Gavin DeGraw– He’s goofy, he’s adorable, and he laughs at himself. Everybody loves this guy and whoever he is, he has spirit and you just want to hug him and watch cartoons with him. Since he had that whole boat thing going on which was a bold move since Len hates all the malarkey, we’re going to call him Popeye the Samba Dancin’ Sailor Man (without the bulging muscles).
Roshon (what’s his last name?) – This one almost slipped our minds, and the funny thing is that Shakes couldn’t even remember his last name when writing this blog and 24 hours later, she still can’t and refuses to look it up. THAT is how forgettable he is. He’s cute, he’s young, and he’s almost like Gumby with rubber legs and arms. Maybe an over-caffeinated Gumby with rubber legs and arms. But Gumby isn’t sexy. Neither was Roshon, but he is kind of funny and takes criticism nicely which is a plus. Somebody that young who doesn’t take himself overly seriously gets character bonus points from us – something we are sure he really appreciates.

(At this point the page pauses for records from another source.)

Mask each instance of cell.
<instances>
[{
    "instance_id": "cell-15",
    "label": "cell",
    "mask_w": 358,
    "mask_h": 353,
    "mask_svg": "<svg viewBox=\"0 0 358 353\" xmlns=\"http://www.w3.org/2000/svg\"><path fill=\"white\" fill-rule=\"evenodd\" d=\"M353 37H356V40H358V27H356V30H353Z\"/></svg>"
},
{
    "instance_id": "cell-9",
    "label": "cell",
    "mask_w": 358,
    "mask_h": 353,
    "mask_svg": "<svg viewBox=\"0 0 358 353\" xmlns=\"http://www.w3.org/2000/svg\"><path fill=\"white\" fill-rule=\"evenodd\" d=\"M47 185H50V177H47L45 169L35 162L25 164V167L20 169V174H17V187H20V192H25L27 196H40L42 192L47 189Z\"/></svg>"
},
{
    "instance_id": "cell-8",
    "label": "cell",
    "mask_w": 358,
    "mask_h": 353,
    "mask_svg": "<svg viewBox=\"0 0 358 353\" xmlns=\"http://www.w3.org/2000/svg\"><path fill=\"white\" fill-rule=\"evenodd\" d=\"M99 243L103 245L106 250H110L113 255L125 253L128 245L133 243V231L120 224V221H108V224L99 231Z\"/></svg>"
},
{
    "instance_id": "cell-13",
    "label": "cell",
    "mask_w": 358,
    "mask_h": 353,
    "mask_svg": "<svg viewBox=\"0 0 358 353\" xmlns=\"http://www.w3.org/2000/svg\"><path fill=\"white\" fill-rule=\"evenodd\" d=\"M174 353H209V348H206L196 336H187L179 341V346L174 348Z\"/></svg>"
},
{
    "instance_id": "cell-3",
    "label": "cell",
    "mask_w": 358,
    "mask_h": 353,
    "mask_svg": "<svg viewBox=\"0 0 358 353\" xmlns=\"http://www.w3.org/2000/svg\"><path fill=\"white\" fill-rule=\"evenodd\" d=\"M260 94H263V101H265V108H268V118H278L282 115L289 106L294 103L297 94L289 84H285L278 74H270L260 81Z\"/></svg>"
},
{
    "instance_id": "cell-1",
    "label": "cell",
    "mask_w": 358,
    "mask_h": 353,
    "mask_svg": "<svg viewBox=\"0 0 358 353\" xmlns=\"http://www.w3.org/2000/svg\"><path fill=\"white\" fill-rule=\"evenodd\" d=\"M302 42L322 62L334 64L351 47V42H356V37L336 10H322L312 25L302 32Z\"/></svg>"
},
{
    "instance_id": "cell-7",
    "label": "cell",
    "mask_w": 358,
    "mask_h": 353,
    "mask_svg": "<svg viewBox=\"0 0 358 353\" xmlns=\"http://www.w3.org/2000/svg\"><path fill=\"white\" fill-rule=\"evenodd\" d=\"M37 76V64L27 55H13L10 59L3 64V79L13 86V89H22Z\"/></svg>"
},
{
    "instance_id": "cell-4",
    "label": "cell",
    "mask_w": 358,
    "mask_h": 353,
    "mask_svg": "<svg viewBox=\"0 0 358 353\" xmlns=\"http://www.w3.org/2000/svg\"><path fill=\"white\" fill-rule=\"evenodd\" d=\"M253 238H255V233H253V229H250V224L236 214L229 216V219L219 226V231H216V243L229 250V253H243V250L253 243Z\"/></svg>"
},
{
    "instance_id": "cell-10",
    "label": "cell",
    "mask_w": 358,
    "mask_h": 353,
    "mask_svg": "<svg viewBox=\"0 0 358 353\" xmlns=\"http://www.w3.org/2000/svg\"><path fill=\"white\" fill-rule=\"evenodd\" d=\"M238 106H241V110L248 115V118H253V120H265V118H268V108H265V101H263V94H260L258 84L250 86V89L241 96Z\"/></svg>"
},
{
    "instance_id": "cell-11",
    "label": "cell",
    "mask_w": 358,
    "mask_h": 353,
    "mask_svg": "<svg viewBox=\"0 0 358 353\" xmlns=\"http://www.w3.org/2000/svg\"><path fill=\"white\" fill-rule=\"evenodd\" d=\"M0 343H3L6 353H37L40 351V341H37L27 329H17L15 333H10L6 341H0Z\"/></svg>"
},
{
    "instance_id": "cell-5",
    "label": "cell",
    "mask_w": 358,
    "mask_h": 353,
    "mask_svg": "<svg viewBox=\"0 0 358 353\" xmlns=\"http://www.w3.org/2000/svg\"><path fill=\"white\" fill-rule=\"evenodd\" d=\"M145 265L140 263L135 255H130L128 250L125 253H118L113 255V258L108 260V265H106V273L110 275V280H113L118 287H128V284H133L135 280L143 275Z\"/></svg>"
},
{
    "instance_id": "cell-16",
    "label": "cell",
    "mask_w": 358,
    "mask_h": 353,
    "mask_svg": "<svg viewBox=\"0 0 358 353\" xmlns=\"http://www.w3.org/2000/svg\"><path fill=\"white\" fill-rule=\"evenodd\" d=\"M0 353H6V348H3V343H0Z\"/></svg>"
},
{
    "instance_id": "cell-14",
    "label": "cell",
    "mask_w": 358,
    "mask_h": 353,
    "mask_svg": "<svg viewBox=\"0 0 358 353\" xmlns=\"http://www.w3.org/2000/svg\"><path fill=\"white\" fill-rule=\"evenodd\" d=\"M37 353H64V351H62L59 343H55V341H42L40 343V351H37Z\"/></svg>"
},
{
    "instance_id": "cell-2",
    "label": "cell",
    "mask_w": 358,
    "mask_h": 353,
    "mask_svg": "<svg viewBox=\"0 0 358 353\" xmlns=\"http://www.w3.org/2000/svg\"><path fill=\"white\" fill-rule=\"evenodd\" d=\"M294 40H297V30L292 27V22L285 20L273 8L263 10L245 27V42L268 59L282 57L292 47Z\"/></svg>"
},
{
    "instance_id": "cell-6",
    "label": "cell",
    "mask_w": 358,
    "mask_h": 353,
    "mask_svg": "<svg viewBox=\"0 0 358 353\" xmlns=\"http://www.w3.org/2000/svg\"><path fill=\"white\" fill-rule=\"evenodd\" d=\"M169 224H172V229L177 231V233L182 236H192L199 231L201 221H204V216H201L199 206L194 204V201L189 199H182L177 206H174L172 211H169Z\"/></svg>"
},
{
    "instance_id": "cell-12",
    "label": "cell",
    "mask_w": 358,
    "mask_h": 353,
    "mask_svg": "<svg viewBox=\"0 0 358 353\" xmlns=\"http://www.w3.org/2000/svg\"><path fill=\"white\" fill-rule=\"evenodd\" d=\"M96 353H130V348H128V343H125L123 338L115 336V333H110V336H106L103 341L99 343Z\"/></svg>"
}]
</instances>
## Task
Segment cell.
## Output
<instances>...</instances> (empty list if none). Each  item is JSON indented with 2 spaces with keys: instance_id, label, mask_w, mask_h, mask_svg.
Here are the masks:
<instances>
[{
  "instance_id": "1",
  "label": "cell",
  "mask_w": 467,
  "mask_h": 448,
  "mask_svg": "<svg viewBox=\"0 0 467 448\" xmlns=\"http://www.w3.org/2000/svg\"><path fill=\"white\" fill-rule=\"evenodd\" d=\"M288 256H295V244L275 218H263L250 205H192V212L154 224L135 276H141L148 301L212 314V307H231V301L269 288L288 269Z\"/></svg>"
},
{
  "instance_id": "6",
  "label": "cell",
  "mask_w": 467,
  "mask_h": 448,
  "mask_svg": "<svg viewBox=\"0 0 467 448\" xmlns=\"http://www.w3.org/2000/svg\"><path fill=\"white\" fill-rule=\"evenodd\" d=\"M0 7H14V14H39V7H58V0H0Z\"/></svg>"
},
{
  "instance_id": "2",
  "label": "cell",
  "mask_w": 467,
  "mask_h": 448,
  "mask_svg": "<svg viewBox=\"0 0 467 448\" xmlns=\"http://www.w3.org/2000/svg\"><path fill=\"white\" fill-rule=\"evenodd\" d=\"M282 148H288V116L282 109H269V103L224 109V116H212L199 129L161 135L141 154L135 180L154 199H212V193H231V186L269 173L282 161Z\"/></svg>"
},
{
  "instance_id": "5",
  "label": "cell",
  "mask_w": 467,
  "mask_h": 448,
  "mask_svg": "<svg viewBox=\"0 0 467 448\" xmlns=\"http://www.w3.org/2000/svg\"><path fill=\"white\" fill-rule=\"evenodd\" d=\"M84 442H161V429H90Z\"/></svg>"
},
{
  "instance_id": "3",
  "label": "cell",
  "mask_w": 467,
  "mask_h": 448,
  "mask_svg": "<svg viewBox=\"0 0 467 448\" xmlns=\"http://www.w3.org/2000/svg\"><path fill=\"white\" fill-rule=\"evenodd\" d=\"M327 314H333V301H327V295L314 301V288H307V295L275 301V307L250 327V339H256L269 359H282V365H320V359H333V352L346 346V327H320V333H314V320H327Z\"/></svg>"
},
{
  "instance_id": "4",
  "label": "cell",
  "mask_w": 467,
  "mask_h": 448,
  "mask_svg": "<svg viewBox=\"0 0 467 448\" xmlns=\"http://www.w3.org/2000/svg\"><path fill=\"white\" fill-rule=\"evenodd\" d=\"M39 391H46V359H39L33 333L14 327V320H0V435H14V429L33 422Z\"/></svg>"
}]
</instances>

Tristan MacManus – Well now, I don’t think any of us will forget – or recover from – our first Tristan Samba experience. Lordy mercy, the man can move. And move. And move. Frankly, we didn’t know where to look first, and that’s all we’re saying on the subject. This party animal is a tease, a flirt, and a ladykiller, and he probably has a different girl every night. Who cares? He knows how to party, and every now and then we all just need to escape to Rio, hit Carnival, and dance all night with a man who looks hot and moves like a sexy dream, twists, turns, and shouts, “Come on, you’ve got this!”, “Two! Three!”, and “Come on! Come on! Come on!” in that party-crazed way that he does. His dancing partner even yelled “It’s party time!” to the audience before they began, and she wasn’t kidding. This was the Party Dance and the Party Animal led the way. We are building a shrine (thanks, Shakira) to Mr. Hips Don’t Lie.
The Best Character of the Evening Award went to none other than Mr. Hips Don’t Lie, followed by Popeye. Ladies and gentlemen, those 2 know how to party, how to win us over, and how to keep us coming back for more. Too bad Popeye isn’t around anymore, but we love him anyway, and he is our second favorite leading man and always will be.